Advance Notice of Shareholder Proposals and Nominations.

 

Any one or more of the Company’s shareholders may nominate one or more persons for election as a director of the Company’s company or propose business to be conducted at a meeting of shareholders if the shareholder complies with the prior notice and information provisions set forth in the Company’s amended and restated Bylaws.

 

 

 

In order for a director nomination or other business proposal to be timely brought before an annual meeting of shareholders, a shareholder’s notice must be received by the Company’s Corporate Secretary at the Company’s principal executive office no later than the 120th day before the first anniversary of the date of the Company’s proxy statement issued in connection with the prior year’s annual meeting of shareholders in the case of an annual meeting, and not less than 60 days before a special meeting of shareholders; provided, however, that if the date of the annual meeting is advanced more than 30 days prior to or delayed by more than 30 days after the anniversary of the preceding year’s annual meeting, or if a public announcement of the date of a special meeting is not given at least 70 days before the scheduled date of the special meeting, then notice by the shareholder shall be timely if delivered not later than the close of business on the 10th day following the day on which public announcement of the date of the meeting is first made. The shareholder’s notice must contain certain specified information concerning the person to be nominated or the matter to be brought before the meeting and concerning the shareholder submitting the proposal.

 

For special meetings of shareholders, only the business set forth in the notice of the meeting may be conducted at the meeting. However, when directors will be elected at the special meeting, shareholders may nominate persons for election to the board by following the notice procedures described above, except that such notice will be deemed to be timely if it is received by the Corporate Secretary not earlier than the 120th day prior to the special meeting and not later than the close of business on the 10th day on which the date of the public meeting is publicly announced.

 

Dividends

 

Holders of common shares are entitled to such dividends and other distributions, including liquidating distributions, as may be declared from time to time by the Company’s board of directors out of funds legally available for payment of distributions.

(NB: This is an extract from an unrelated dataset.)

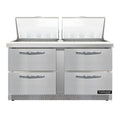 Continental SW60N24M-FB-D Refrigerated Counter, Mega Top Sandwich / Salad Unit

The instruments under which the Company’s junior subordinated debentures and subordinated notes are outstanding will restrict the Company from paying dividends on its common shares if the Company elects to defer payments of the interest on its junior subordinated debentures or an event of default has occurred with respect to its junior subordinated debentures or subordinated notes. The Company’s board of directors is authorized to issue preferred shares that may have preferential rights to receive dividends before dividends may be paid on common shares.